Starting at the line containing "From nearest to farthest" and ending at the close of the listing, swap "stone cross" for "granite cross" and reproduce those lines with no other change.

— Scene-based reasoning listing —

---*---

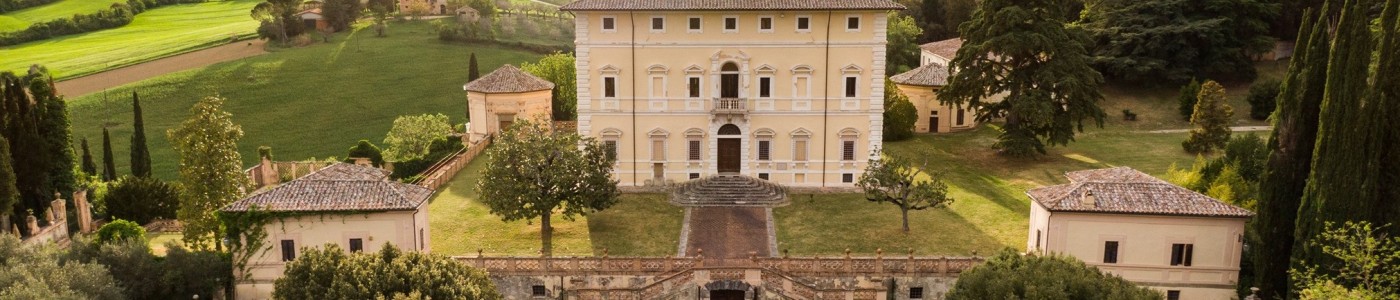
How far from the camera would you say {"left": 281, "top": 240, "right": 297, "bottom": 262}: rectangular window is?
28.4m

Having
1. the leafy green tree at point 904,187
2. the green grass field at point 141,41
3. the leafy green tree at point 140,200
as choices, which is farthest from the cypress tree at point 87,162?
the leafy green tree at point 904,187

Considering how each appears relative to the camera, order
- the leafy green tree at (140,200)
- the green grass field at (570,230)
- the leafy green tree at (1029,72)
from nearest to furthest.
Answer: the green grass field at (570,230)
the leafy green tree at (140,200)
the leafy green tree at (1029,72)

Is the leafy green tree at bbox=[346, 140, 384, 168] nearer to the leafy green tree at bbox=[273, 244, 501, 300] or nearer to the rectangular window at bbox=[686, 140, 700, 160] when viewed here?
the rectangular window at bbox=[686, 140, 700, 160]

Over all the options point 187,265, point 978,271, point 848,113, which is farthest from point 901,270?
point 187,265

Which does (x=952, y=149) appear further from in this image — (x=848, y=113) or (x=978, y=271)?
(x=978, y=271)

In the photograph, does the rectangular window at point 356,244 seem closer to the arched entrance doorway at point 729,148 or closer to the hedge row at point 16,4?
the arched entrance doorway at point 729,148

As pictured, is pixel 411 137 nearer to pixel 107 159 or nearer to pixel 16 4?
pixel 107 159

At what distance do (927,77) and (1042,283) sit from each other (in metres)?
30.6

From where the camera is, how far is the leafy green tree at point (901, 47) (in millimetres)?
67875

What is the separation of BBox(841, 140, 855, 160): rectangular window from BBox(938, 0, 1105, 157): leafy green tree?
23.0 feet

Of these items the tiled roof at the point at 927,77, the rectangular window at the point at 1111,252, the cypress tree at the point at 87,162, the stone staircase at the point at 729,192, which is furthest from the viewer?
the tiled roof at the point at 927,77

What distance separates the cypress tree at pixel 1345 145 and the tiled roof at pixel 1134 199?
2.73m

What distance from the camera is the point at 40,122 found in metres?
38.5

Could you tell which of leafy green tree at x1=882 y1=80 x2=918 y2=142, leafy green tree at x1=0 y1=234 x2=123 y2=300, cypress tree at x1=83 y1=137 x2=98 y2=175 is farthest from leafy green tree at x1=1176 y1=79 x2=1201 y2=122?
cypress tree at x1=83 y1=137 x2=98 y2=175
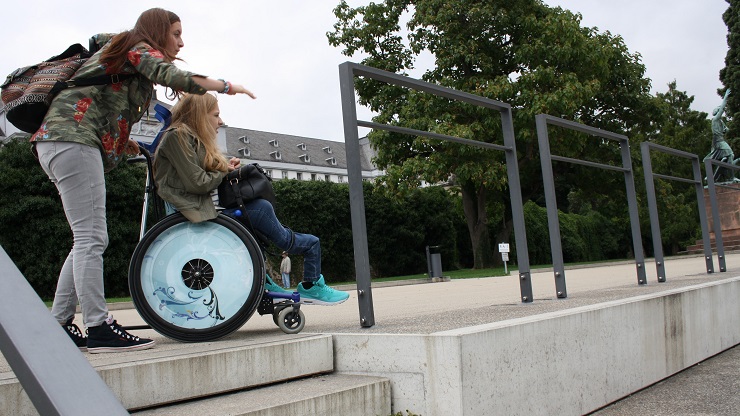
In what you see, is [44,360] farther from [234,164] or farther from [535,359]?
[234,164]

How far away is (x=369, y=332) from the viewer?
290 cm

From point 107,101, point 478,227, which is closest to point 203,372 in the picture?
point 107,101

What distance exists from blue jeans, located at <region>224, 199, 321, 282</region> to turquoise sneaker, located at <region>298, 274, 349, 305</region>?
38mm

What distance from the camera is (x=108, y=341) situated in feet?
9.45

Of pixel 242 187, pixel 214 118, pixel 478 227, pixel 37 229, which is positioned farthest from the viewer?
pixel 478 227

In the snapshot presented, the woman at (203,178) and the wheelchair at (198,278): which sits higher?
the woman at (203,178)

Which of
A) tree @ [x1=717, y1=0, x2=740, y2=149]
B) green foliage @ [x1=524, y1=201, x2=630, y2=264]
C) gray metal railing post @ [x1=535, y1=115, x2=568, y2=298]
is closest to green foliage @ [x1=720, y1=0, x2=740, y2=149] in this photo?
tree @ [x1=717, y1=0, x2=740, y2=149]

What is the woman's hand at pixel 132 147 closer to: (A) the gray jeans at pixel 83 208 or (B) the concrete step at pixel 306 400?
(A) the gray jeans at pixel 83 208

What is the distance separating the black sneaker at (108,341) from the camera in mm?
2855

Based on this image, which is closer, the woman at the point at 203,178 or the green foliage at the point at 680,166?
the woman at the point at 203,178

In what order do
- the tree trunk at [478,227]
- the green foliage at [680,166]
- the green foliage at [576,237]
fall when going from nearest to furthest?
the tree trunk at [478,227]
the green foliage at [576,237]
the green foliage at [680,166]

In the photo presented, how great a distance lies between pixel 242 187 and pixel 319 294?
681 mm

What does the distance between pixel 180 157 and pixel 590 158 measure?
23.0 m

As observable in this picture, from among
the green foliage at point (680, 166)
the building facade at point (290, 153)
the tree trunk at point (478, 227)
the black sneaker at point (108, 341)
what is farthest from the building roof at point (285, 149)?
the black sneaker at point (108, 341)
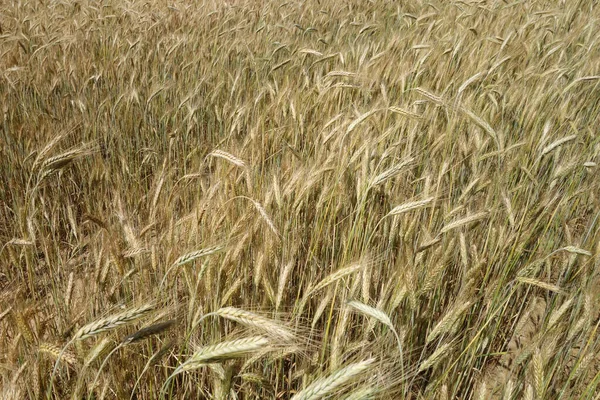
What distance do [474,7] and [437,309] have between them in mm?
4281

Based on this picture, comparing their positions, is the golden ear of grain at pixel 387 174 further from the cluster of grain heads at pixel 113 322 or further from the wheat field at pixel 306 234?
the cluster of grain heads at pixel 113 322

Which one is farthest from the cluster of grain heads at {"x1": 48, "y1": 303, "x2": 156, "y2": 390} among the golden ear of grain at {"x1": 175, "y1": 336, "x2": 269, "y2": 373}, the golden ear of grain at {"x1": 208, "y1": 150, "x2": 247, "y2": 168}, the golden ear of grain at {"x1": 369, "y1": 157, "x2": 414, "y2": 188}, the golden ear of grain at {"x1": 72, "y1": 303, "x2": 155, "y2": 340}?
the golden ear of grain at {"x1": 369, "y1": 157, "x2": 414, "y2": 188}

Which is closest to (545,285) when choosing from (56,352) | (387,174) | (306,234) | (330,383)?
(387,174)

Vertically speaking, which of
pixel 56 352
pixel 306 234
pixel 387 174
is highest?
pixel 387 174

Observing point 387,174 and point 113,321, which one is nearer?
point 113,321

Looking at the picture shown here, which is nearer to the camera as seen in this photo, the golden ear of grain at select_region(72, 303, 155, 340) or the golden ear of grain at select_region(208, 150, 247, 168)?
the golden ear of grain at select_region(72, 303, 155, 340)

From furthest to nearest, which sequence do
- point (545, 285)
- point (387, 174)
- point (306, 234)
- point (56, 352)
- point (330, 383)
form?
point (306, 234) < point (387, 174) < point (545, 285) < point (56, 352) < point (330, 383)

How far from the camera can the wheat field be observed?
41.6 inches

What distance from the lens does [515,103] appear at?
90.5 inches

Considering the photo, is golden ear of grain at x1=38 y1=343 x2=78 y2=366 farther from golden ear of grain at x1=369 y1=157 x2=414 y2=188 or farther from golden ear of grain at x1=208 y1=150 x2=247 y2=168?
golden ear of grain at x1=369 y1=157 x2=414 y2=188

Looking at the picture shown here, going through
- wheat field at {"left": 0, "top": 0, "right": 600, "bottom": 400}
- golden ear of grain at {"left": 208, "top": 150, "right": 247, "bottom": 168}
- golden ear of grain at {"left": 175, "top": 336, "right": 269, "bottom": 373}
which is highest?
golden ear of grain at {"left": 208, "top": 150, "right": 247, "bottom": 168}

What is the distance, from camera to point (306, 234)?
5.20ft

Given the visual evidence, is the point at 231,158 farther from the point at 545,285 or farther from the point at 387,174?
the point at 545,285

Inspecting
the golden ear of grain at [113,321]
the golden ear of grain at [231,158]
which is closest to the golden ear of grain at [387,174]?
the golden ear of grain at [231,158]
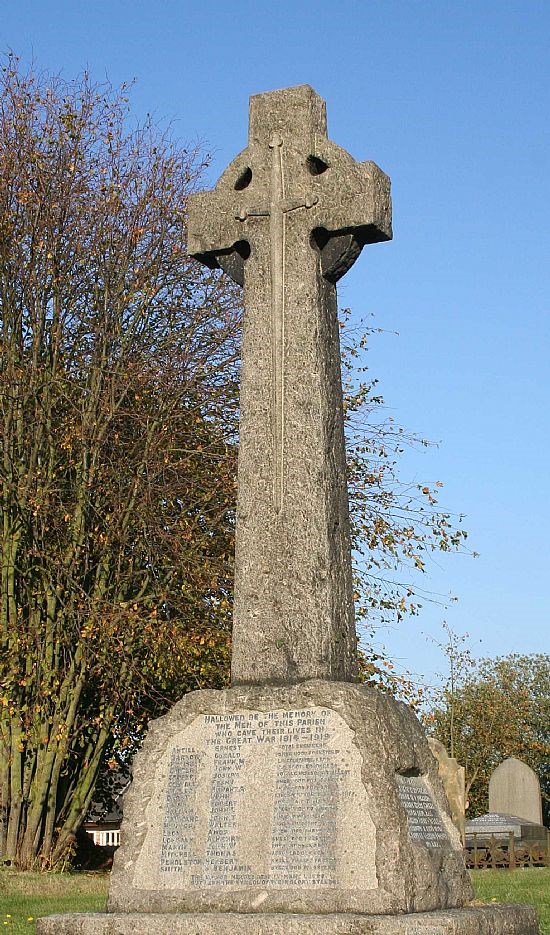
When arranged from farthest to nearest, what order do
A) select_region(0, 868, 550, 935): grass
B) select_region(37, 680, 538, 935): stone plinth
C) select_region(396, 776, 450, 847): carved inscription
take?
select_region(0, 868, 550, 935): grass, select_region(396, 776, 450, 847): carved inscription, select_region(37, 680, 538, 935): stone plinth

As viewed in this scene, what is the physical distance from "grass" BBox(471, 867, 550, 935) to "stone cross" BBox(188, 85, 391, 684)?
4591 mm

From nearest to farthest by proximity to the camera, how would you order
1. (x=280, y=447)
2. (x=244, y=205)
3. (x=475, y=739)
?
(x=280, y=447) < (x=244, y=205) < (x=475, y=739)

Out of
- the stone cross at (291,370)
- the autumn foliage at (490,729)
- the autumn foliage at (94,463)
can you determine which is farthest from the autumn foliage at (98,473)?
the autumn foliage at (490,729)

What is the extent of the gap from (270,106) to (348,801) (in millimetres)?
4453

---*---

— SOLVED PROBLEM —
From nearest to farthest by proximity to the camera, how would you order
1. (x=280, y=447)
2. (x=244, y=205)
3. (x=475, y=739)
?
(x=280, y=447) < (x=244, y=205) < (x=475, y=739)

Out of
- the granite cross at (291,370)
- the autumn foliage at (490,729)
- the autumn foliage at (94,463)
can you determine which is farthest from the autumn foliage at (98,473)?
the autumn foliage at (490,729)

What is the extent of the gap from (270,106) to (348,801) (in millimetres)?
4453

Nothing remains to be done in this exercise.